Otuzbir, ağrının ilerleyen dönemde hastanın günlük basit aktivitelerinde dahi görülebildiğine dikkat çekerek, “Daha da uzun dönemde yaşlanma ile birlikte kas güçsüzlükleri nedeniyle yürüme çok zor hale gelir. Zamanla günlük aktiviteleri yapmak bile acı verir. Çok ileri seviyeye ulaşan diz kireçlenmelerinde ise hasta koltuk değneği ya da tekerlekli sandalye ile günlük yaşamını idame ettirmek zorunda kalabilir” diye konuştu.
Rahatsızlığın en önemli belirtisinin ağrı olduğunu vurgulayan Op.
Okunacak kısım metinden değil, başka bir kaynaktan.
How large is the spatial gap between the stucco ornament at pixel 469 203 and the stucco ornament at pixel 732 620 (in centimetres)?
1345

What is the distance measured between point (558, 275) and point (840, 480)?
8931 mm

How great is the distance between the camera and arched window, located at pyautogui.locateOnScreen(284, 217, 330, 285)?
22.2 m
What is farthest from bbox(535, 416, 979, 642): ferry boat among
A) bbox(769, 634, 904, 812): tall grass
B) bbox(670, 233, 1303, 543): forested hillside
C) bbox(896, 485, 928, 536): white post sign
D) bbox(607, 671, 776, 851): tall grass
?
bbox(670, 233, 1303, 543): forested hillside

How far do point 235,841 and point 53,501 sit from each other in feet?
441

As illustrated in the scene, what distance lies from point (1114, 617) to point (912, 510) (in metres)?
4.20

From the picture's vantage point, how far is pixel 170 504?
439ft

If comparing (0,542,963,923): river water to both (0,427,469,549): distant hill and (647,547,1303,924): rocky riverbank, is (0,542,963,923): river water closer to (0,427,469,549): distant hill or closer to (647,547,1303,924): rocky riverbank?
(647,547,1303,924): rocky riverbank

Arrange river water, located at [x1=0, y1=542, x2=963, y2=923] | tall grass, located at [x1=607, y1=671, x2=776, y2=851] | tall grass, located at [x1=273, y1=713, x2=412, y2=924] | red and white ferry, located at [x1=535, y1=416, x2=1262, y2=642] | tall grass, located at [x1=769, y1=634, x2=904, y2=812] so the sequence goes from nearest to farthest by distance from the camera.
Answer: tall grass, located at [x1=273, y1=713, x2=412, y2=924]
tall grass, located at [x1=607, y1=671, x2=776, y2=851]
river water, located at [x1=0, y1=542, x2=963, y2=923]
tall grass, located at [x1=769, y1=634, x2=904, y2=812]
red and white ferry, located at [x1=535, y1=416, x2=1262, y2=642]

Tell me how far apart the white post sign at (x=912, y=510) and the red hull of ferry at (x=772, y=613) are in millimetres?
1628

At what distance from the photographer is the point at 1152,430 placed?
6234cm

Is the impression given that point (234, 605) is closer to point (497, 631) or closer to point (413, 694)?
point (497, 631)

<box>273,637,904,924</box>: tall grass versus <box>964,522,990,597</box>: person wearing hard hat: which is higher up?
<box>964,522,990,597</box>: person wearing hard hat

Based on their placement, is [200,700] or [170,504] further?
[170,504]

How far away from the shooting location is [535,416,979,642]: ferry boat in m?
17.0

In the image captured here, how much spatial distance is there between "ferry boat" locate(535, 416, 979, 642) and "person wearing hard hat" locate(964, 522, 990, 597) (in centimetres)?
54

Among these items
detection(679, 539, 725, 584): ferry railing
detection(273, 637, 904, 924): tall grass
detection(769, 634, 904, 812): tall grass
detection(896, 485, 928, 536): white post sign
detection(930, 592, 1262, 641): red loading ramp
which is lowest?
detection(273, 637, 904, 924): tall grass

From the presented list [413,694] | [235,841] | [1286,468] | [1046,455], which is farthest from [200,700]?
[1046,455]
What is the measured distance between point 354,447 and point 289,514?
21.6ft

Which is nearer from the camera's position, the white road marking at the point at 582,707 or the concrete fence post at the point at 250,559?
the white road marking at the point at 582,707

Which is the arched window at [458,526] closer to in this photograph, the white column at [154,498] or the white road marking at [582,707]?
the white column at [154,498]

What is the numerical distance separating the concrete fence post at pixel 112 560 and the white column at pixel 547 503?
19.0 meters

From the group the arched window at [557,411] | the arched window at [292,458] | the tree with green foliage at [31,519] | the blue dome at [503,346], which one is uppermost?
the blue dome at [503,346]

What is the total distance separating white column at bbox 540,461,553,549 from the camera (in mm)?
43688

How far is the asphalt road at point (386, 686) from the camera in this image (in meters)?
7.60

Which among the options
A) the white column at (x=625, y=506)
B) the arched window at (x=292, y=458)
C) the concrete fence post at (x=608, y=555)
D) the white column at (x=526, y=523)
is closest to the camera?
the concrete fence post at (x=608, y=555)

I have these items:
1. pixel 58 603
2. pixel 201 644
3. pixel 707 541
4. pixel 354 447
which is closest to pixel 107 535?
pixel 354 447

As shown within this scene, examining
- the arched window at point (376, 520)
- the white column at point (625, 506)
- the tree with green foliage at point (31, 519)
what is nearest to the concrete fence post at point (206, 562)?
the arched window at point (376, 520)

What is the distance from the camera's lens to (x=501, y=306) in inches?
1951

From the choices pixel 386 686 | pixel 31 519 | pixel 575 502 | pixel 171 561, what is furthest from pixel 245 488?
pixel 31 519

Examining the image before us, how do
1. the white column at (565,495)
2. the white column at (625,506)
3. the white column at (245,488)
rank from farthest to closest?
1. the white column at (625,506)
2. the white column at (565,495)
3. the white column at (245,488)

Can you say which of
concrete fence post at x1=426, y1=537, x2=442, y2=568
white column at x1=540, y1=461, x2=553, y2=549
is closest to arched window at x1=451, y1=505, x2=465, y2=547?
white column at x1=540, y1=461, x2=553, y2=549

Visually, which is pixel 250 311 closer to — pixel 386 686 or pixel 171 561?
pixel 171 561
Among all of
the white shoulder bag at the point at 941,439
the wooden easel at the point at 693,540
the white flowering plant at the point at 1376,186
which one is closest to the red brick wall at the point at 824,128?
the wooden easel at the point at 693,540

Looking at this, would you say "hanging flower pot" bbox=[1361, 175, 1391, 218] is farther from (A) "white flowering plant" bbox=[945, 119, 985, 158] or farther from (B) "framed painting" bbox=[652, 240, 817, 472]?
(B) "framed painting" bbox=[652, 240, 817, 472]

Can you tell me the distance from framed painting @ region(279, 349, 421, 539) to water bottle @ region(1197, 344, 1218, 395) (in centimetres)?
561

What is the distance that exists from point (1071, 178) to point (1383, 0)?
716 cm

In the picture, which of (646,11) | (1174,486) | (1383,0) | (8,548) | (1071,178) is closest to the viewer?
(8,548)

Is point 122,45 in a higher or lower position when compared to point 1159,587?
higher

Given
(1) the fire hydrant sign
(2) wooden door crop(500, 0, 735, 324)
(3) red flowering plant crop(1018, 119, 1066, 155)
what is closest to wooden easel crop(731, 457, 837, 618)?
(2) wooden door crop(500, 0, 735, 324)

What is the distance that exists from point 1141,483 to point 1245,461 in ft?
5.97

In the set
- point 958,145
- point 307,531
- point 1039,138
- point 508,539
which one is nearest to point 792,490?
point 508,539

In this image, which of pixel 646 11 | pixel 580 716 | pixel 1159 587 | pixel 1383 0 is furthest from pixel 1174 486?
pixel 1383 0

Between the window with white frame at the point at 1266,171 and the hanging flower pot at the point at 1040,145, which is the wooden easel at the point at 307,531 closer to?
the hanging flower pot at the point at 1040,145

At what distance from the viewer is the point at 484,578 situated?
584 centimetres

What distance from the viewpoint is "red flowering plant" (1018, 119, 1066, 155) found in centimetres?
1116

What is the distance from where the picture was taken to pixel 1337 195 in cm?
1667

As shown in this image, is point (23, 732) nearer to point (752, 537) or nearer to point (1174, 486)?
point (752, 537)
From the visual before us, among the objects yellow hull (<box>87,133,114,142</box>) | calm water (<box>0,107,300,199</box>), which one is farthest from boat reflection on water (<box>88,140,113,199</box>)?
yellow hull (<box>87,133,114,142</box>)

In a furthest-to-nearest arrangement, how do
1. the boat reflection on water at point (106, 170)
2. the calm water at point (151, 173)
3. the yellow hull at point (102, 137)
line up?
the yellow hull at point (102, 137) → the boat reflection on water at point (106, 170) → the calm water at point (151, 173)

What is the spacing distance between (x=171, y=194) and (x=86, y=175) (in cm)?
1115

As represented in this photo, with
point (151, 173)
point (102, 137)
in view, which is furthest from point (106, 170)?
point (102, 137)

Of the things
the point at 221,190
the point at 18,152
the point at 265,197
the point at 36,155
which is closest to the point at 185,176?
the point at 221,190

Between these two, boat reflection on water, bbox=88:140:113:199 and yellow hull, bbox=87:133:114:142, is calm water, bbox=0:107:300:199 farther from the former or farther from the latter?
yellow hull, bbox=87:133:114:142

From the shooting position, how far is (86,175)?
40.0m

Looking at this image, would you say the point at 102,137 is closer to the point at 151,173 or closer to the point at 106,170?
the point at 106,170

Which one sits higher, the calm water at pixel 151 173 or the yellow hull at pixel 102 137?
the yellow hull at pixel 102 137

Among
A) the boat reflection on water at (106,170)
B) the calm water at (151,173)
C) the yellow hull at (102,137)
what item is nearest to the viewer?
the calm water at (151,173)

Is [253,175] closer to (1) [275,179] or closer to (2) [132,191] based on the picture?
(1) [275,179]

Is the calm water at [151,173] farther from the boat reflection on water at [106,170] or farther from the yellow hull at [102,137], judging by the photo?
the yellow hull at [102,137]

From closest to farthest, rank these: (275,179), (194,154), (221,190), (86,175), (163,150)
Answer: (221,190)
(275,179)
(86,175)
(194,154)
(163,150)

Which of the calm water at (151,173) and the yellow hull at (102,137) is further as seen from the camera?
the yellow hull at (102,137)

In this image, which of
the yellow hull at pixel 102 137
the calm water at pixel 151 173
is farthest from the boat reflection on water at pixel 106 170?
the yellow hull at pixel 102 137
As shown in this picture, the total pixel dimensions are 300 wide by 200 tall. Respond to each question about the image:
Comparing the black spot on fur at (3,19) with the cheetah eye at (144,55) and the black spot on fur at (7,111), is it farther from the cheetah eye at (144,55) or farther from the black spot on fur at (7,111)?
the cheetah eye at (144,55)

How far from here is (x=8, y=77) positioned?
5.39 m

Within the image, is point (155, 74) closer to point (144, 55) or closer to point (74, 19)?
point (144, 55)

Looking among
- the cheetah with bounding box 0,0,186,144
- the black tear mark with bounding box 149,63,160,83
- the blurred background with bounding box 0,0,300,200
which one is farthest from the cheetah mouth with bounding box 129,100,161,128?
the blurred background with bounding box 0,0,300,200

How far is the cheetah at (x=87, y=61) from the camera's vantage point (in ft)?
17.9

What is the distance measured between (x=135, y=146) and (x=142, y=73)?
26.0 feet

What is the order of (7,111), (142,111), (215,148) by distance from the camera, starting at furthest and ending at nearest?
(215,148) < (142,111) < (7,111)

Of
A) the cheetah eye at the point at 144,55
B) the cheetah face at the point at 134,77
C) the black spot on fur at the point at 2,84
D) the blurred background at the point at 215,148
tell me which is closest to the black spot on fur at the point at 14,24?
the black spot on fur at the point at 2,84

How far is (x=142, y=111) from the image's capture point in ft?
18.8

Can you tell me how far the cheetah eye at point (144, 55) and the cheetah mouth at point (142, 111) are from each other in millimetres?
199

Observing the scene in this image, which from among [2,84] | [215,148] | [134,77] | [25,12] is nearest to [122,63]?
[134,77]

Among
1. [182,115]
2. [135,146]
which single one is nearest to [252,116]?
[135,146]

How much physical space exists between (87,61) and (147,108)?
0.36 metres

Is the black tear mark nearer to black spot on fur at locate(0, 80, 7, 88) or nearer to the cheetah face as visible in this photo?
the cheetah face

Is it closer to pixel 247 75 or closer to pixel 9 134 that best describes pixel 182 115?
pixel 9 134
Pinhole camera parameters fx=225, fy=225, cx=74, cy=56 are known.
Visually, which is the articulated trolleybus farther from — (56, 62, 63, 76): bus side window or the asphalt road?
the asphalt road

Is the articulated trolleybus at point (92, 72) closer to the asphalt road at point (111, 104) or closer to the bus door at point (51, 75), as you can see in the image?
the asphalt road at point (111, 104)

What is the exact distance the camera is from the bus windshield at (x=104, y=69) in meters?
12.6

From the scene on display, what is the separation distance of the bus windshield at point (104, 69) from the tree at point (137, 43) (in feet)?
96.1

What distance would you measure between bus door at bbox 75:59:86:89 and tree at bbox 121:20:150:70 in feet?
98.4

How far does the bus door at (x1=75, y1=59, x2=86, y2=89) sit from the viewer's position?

Dr. Ali Otuzbir, eklem harekete geçtikçe bu ağrının arttığını, dinlendikçe ise azaldığını ifade etti.
Otuzbir, uzun süre oturur pozisyonda kalınca ağrının şiddetlendiğini belirterek, “Kireçlenme arttıkça ağrılar sürekli hal almaya başlar. Bir süre sonra uykuda ağrı artar ve hastayı uyandırır. Diz kireçlenmesi, özellikle aktivite sırasında veya geceleri artan ağrılar, eklemden ses gelmesi, bacaklarda içe doğru eğilme ve harekette kısıtlanma gibi belirtiler verir. İlk başlarda ağrı şiddetli olmadığı için dikkate alınmaz ama zamanla rahatsızlık vermeye başlar. Özellikle yaş ilerledikçe hareket kabiliyetini azaltır ve şiddetli ağrılara neden olur. Erken dönemde teşhis ve uygun tedavi yöntemi ile çok iyi sonuçlar alınabilir” şeklinde konuştu.
Rahatsızlıkta kilonun oldukça önemli olduğunun altını çizen Otuzbir, diz kireçlenmesi olan kişinin fazla kilolarından kurtulması gerektiğini de sözlerine ekledi. Kireçlenmede öncelikle hastalığın seyrini yavaşlatmayı hedeflediklerini dile getiren Op. Dr. Ali Otuzbir, şunları kaydetti:
“Kişinin ağrılarını dindirmek amacıyla ağrı kesici ve kas gevşeticilerle tedavi uygulanabilir. Rahatsızlığın ilk aşamalarında yani kıkırdak kaybının tam olmadığı durumlarda, kıkırdak besleyici diz içi enjeksiyonlarla tedavi yapılabilir. Bu tedavilere rağmen hastanın şikayetleri devam ediyorsa cerrahi yöntemlere geçilebilir.”
Diz kireçlenmesini ihmal etmeyin
Ortopedi ve Travmatoloji Op. Dr. Ali Otuzbir, “İleri seviyeye ulaşan diz kireçlenmelerinde, hasta koltuk değneği ya da tekerlekli sandalye ile günlük yaşamını idame ettirmek zorunda kalabilir. Bu sebeple diz kireçlenmesinde erken teşhis oldukça önemli” dedi.